◆ TRAVAIL À RÉALISER ◆
1: Indiquez si les affirmations (a), (b) et (c) concordent avec le texte sur l'éclairage du château de Versailles. Répondez par oui ou par non et citez les mots décisifs du texte : (a) Il y a deux ans, l'appartement de madame Du Barry n'était pas électrifié. (b) La mise en lumière du château a été conduite au début des années quarante. (c) Les ampoules des fausses bougies étaient peintes à la main.
2: Poursuivez le texte sur l'éclairage du château de Versailles après sa dernière phrase.

◆ TEXTE FOURNI ◆

____________

Il y a encore deux ans, l’appartement de madame Du Barry n’avait pas l’électricité et ne pouvait être visité qu’en journée, à la lumière naturelle, comme c’est toujours le cas pour une partie des attiques. Cette année,
une réflexion globale a été engagée sur l’éclairage intérieur du château. Jean-Manuel Alliot, chef du service de l’exploitation technique
au château de Versailles, nous en donne le contexte.
Quand le château a-t-il commencé à prendre conscience de l’importance de son éclairage ?
À Versailles, une véritable « mise en lumière », jouant sur les reflets des pampilles en cristal, est menée à la fin des années cinquante, dans le cadre des grands travaux réalisés sous Malraux, entre 1957 et 1965. De Gaulle aménageait alors le Grand Trianon en résidence de la République qui bénéficiait des dernières innovations, comme la climatisation. C’est alors qu’ont été créées, pour équiper les lustres, les appliques et les girandoles, de fausses bougies, surmontées d’ampoules peintes à la main dont l’aspect ressemblait, à s’y méprendre, à une flamme vacillante grâce à un dispositif électrique intégré.

____________

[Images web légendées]

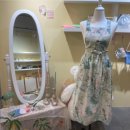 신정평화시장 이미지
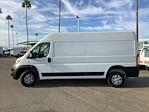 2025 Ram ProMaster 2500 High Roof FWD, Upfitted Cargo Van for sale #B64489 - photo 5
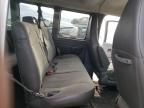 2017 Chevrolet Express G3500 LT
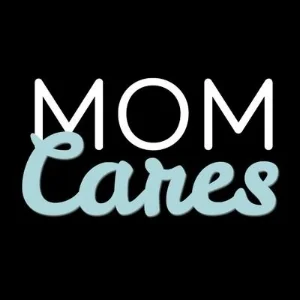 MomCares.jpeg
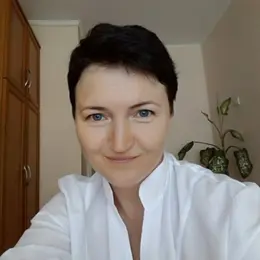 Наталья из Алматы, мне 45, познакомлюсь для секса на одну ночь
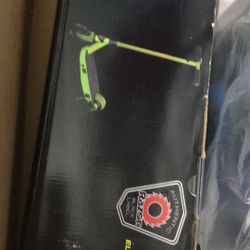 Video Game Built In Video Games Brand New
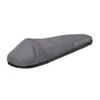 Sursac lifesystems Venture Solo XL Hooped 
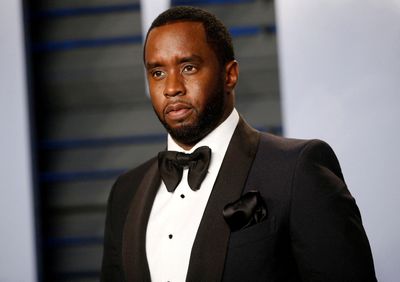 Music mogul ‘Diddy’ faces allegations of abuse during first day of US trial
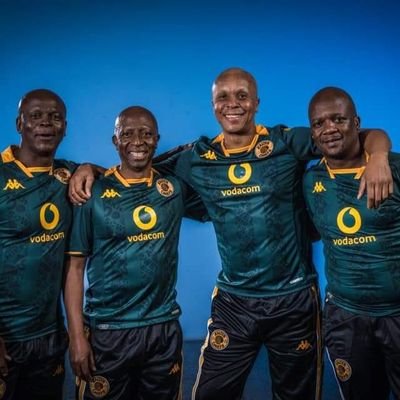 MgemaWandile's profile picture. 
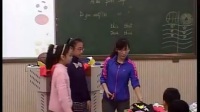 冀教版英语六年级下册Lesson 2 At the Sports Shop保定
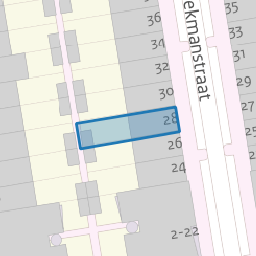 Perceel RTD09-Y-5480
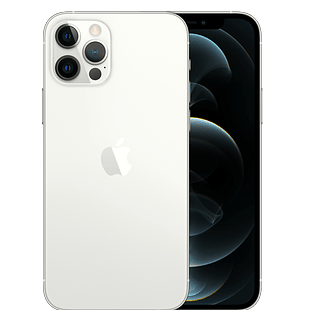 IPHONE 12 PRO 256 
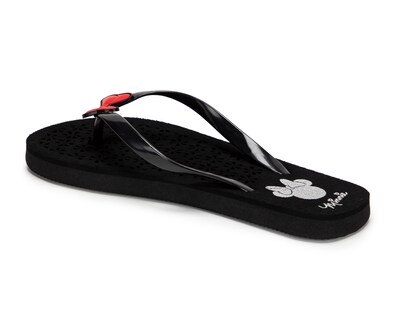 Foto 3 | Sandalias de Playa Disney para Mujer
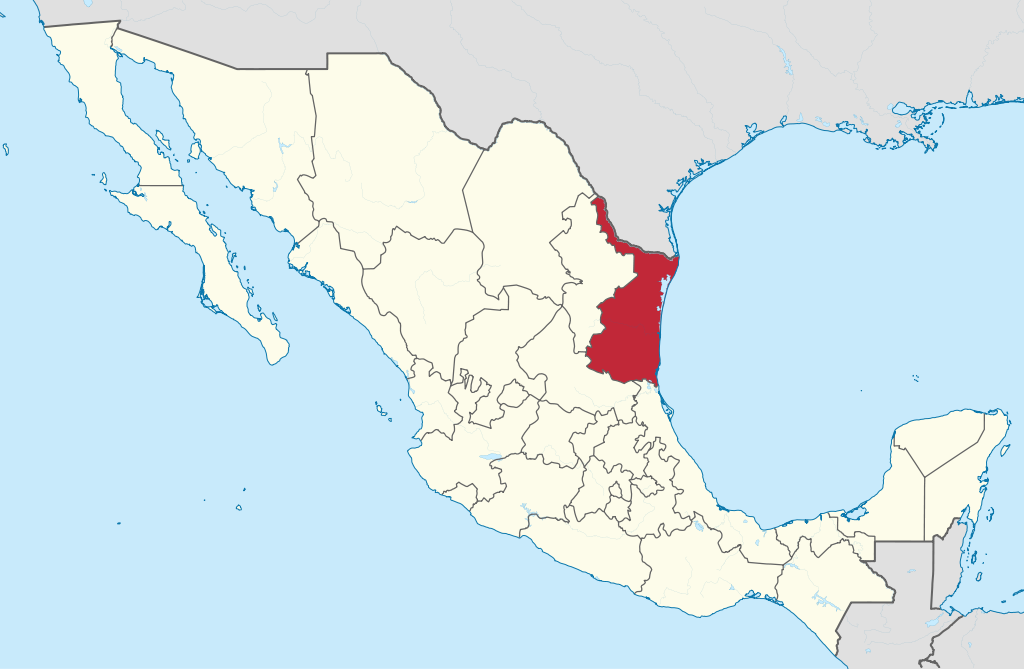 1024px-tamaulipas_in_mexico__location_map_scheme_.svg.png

____________

◆ RÉSULTATS DE L'EXERCICE ◆
1:
(a) Oui : « l’appartement de madame Du Barry n’avait pas l’électricité ».
(b) Non : « est menée à la fin des années cinquante ».
(c) Oui : « surmontées d’ampoules peintes à la main ».

2:
Ces équipements sur mesure, assez coûteux, furent progressivement remplacés par des ampoules incandescentes, sous l’appellation « flamme Grand Siècle », tandis que les ouvertures nocturnes du château entraînaient une multiplication des points d’éclairage en renfort, peu esthétiques et historiquement déplacés.
Des ampoules incandescentes désormais proscrites, en vue de diminuer la consommation d’énergie…
Dès 2008, en effet, était annoncé l’arrêt de leur fabrication, ce qui nous a contraints à nous tourner rapidement vers les ampoules de type LED. Les premières d’entre elles étaient disgracieuses et impossibles à intégrer dans les décors versaillais. Aussi a-t-il été confié, en 2010, au célèbre cristallier Swarovski, la tâche d’imaginer un modèle digne d’éclairer le château.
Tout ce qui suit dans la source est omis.